Director Joseph Kosinski seems to understand how to best approach the material – a full-on deep-end-of-the-pool immersion into the world of Formula One racing. The technical of the rules of Formula One can be a bit confusing, and the script by Kosinski and Ehren Kruger guides us through some of the more daunting aspects of the sport. For people not familiar with the system, the goal isn’t necessarily to win each race, but to move up the car’s position in the next one, making it easier to finish ahead.

Kerry Condon

These races can be decided in split seconds, and the vehicle position can be life or death in the race. Hayes knows the system, while Pearce wants to run headlong into the fray, and Hayes needs to teach Pearce patience and temperance, and to trust his team. This is all familiar stuff to anyone who has ever seen a sports movie before, but Kosinski is able to keep it fresh, and F1 The Movie is always visually interesting, even when the movie gets bogged down in detail from time to time.

Kosinski doesn’t exactly reinvent the wheel here, and the film could be shorter by about 20 minutes, but he does keep everything moving at a good pace.
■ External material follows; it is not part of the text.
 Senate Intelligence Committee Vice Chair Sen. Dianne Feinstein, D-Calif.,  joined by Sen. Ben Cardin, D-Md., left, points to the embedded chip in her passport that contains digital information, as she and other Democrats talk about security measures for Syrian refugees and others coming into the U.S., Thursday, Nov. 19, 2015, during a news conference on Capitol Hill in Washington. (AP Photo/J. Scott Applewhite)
This feels very much like the director who made Top Gun: Maverick, and if anything, this movie could be a spiritual sequel to that film. If you squint, this could have been a full-on sequel to Days of Thunder had they cast Tom Cruise instead of Pitt, but that may be too on-the-nose.

Javier Bardem and Brad Pitt

Every dollar spent on the budget looks like it made its way onscreen, at least – this is big-budget filmmaking at its pinnacle. Frankly, they build theaters to play this kind of movie. Hans Zimmer’s score is quite good – full of orchestral bluster but without the atonal cacophony that Zimmer’s given in recent years.
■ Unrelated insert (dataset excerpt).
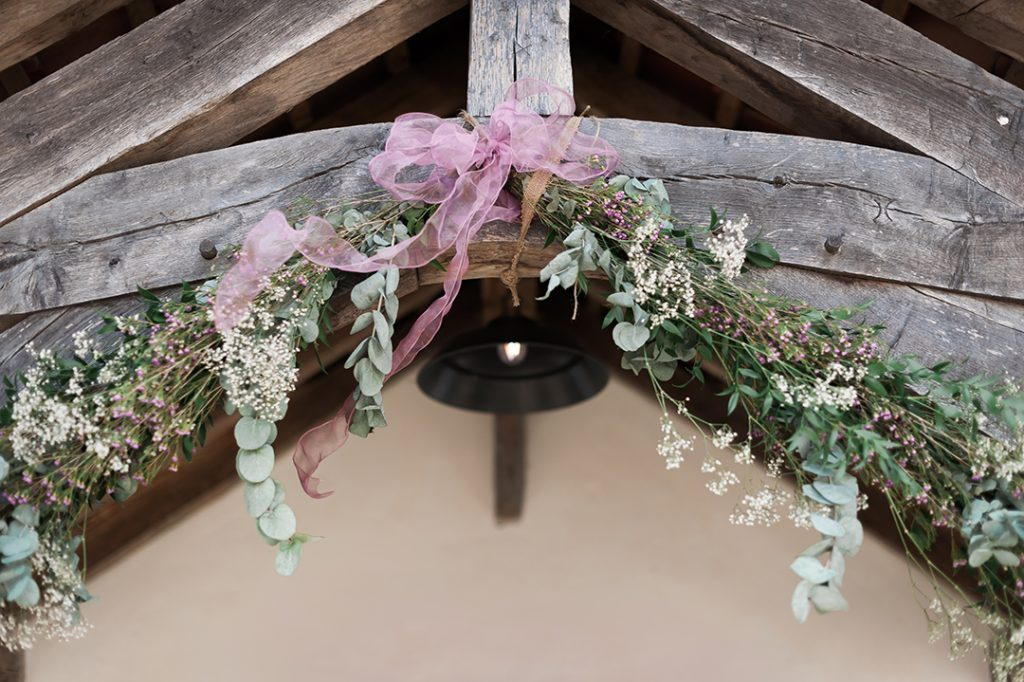 floral decoration in barn wedding pink ribbon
The performances outside of Pitt’s get the job done – I especially liked the relationship between Bardem and Pitt, whose characters are friends without giving them unnecessary conflict just to have it. Newcomer Damson Idris holds his own with Pitt, and the script gives Idris enough meat-and-potatoes material that he elevates it well.

Damson Idris and Brad Pitt

I’m curious how F1 The Movie does in this cinematic climate; it’s the kind of crowd-pleaser that Hollywood made a ton of in previous decades but seems to have difficulty making these days, and while it’s not exactly IP-based, it’s familiar enough that audiences will likely come away feeling like they got their money’s worth. It could almost be considered critic-proof –its flaws are overcome by the skill of the filmmakers and the budget.
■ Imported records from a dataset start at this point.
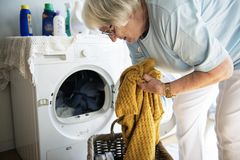 Elderly woman doing a laundry stock image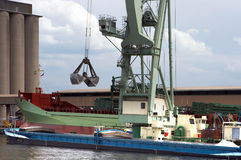 Mobile crane loading a ship Stock Images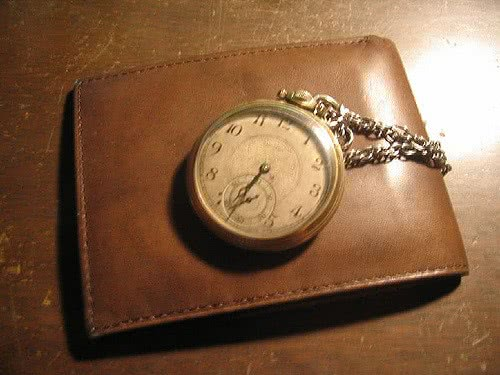 A watch on a wallet because time is money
This could almost be a Roger Corman drive-in movie, if Corman had almost a billion-dollar budget (and let’s be honest, if Corman had that kind of budget, he would have never put it in the movie itself). A well-made cheeseburger is still a cheeseburger, but when you’re biting into one, it doesn’t matter if it tastes good. F1 The Movie is a high-end, satisfying cheeseburger, and it does the job. That sounds like faint praise, but I’d much rather sit through F1 again than some of the franchise maintenance we’ve been getting lately.

F1 THE MOVIE REVIEW SCORE: 7.5 OUT OF 10

Rated PG-13 for strong language and action, Warner Bros. Pictures will release F1 The Movie in theaters on Friday, June 27, 2025.